RogerDearnaley comments on Compact Proofs of Model Performance via Mechanistic Interpretability

RogerDearnaley 25 Jun 2024 4:01 UTC
LW: 5 AF: 2
2
AF
Although the residuals for each of the four component matrices (after removing the first two principal components) are both small and seem to be noise, proving that there’s no structure that causes the noise to interact constructively when we multiply the matrices and “blow up” is hard.
Have you tried replacing what you believe is noise with actual random noise, with similar statistical properties, and then testing the performance of the resulting model? You may not be able to prove the original model is safe, but you can produce a model that has had all potential structure that you hypothesize is just noise replaced, where you know the noise hypothesis is true.

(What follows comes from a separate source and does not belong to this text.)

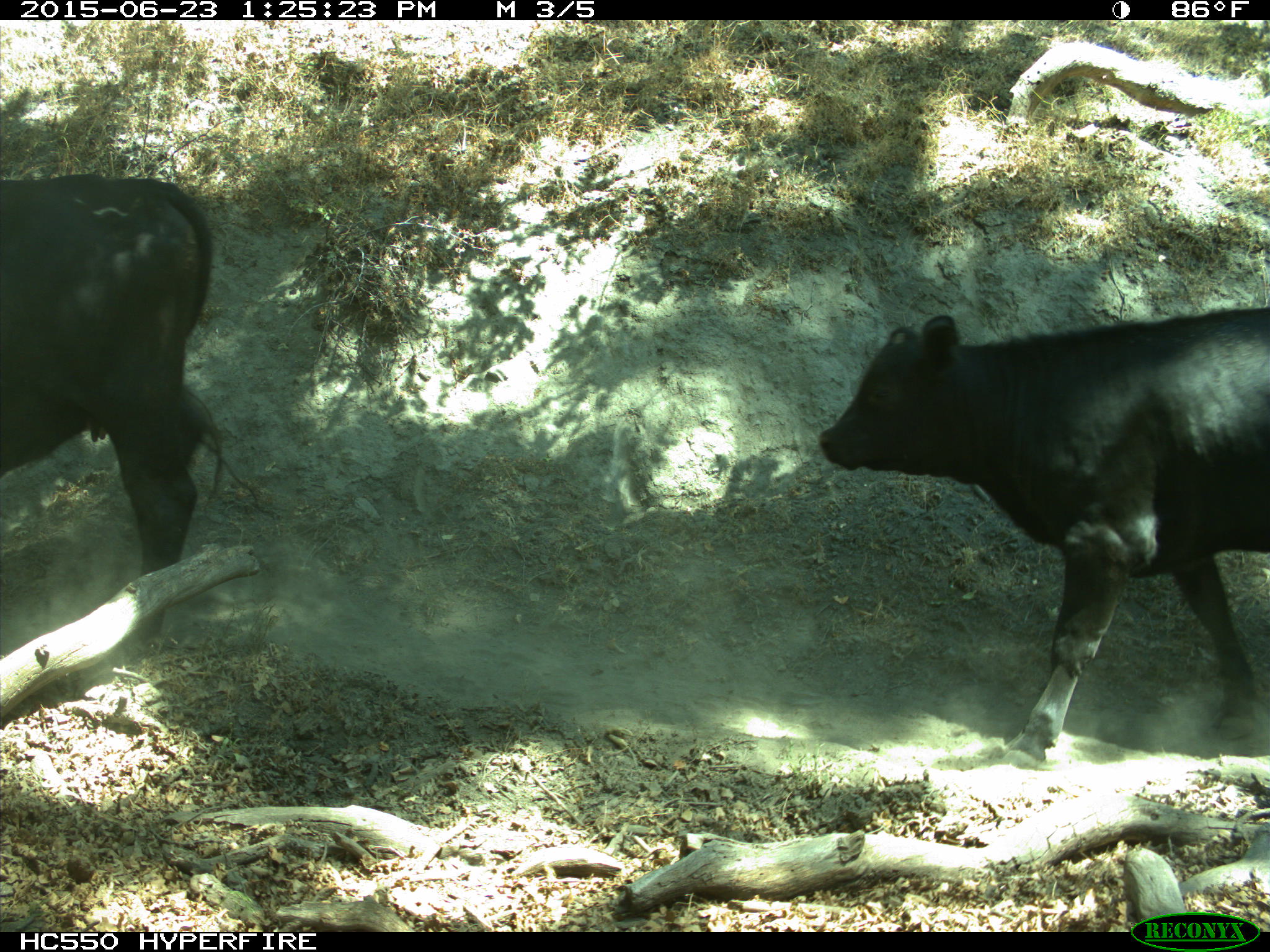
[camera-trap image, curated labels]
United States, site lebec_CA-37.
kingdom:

- Jason Gross 25 Jun 2024 23:25 UTC
  LW: 12 AF: 6
  3
  AF Parent
  I believe what you describe is effectively Casual Scrubbing. Edit: Note that it is not exactly the same as causal scrubbing, which picks looks at the activations for another input sampled at random.
  
  On our particular model, doing this replacement shows us that the noise bound in our particular model is actually about 4 standard deviations worse than random, probably because the training procedure (sequences chosen uniformly at random) means we care a lot more about large possible maxes than small ones. (See Appendix H.1.2 for some very sparse details.)
  
  On other toy models we’ve looked at (modular addition in particular, writeup forthcoming), we have (very) preliminary evidence suggesting that randomizing the noise has a steep drop-off in bound-tightness (as a function of how compact a proof the noise term comes from) in a very similar fashion to what we see with proofs. There seems to be a pretty narrow band of hypotheses for which the noise is structureless but we can’t prove it. This is supported by a handful of comments about how causal scrubbing indicates that many existing mech interp hypotheses in fact don’t capture enough of the behavior.

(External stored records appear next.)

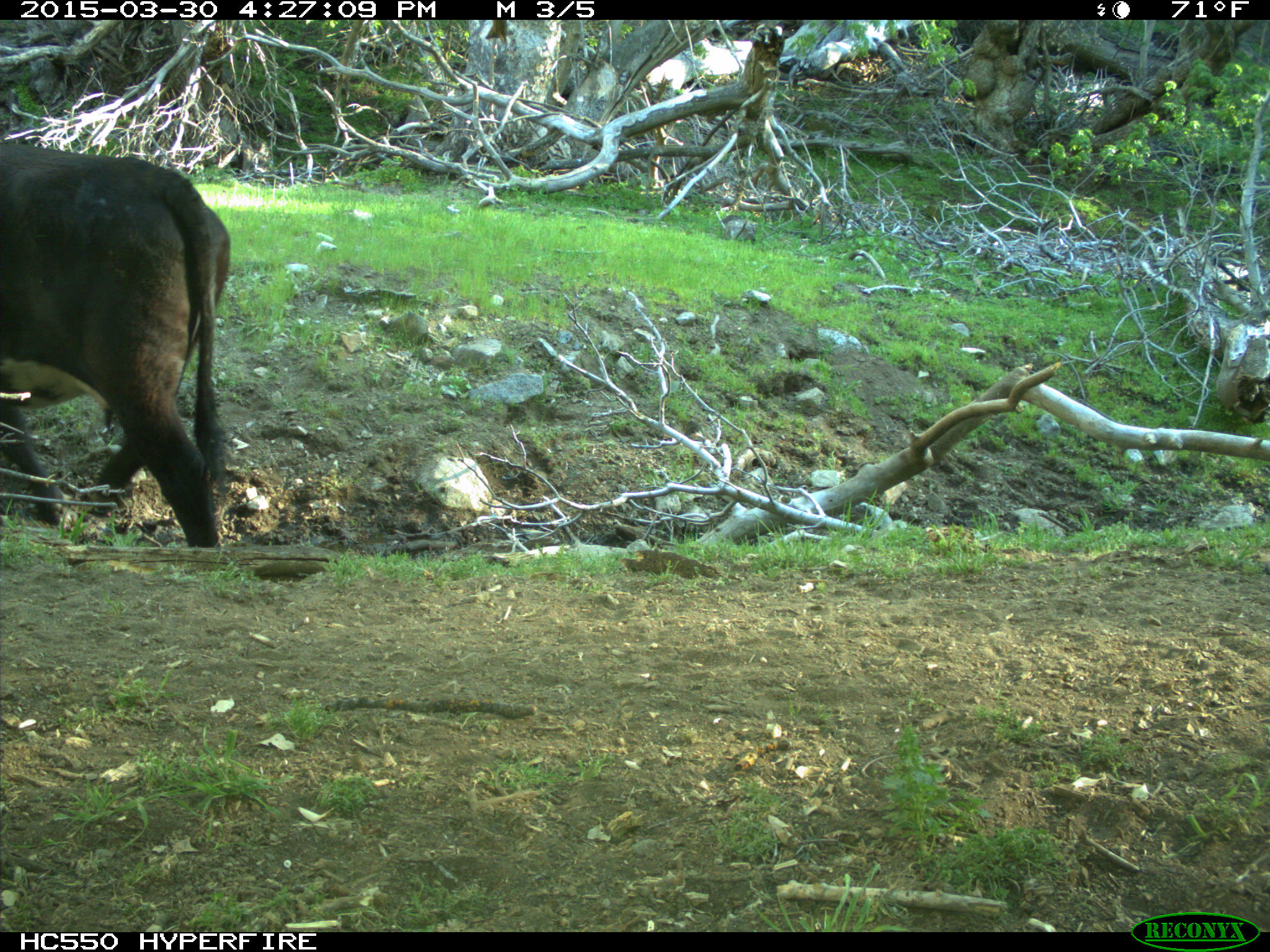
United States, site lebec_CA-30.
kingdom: Animalia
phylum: Chordata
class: Mammalia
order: Artiodactyla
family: Bovidae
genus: Bos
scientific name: Bos taurus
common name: domestic cow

  - RogerDearnaley 6 Jul 2024 4:09 UTC
    2 points
    0
    Parent
    That sounds very promising, especially that in some cases you can demonstrate that it really is just noise, and in others it seems more like it’s behavior you don’t yet understand so looks like noise. and replacing it with noise degrades performance — that sounds like a very useful diagnostic.

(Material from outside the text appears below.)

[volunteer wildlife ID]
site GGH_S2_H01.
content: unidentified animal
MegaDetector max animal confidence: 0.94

    - RogerDearnaley 20 Jan 2025 23:22 UTC
      2 points
      0
      Parent
      Another variant would be, rather than replacing what you believe is structureless noise with actual structureless noise as an intervention, to simply always run the model with an additional noise term added to each neuron, or to the residual stream between each layer, or whatever, both during training and inference. (combined with a weight decay or a loss term on activation amplitudes, this soft-limits the information capacity of any specific path through the neural net). This then forces any real mechanisms in the model to operate above this background noise level: so then, once you understand how the background noise level is propagated through the model, it becomes clear that any unexplained noise below that level is in fact structureless, since any structure will be washed out by the injected noise, whereas any unexplained noise level above that, while it could still be structureless, seems more likely to be unexplained structure.
      (Note that this architectural change also gives the model a new non-linearity to use: in the presence of a fixed noise term, changes in activation norm near the noise level have non-linear effects.)
      
      Quantizing model weights during training also has a somewhat similar effect, but is likely harder to analyze, since now the information capacity limit is per weight, not per data path.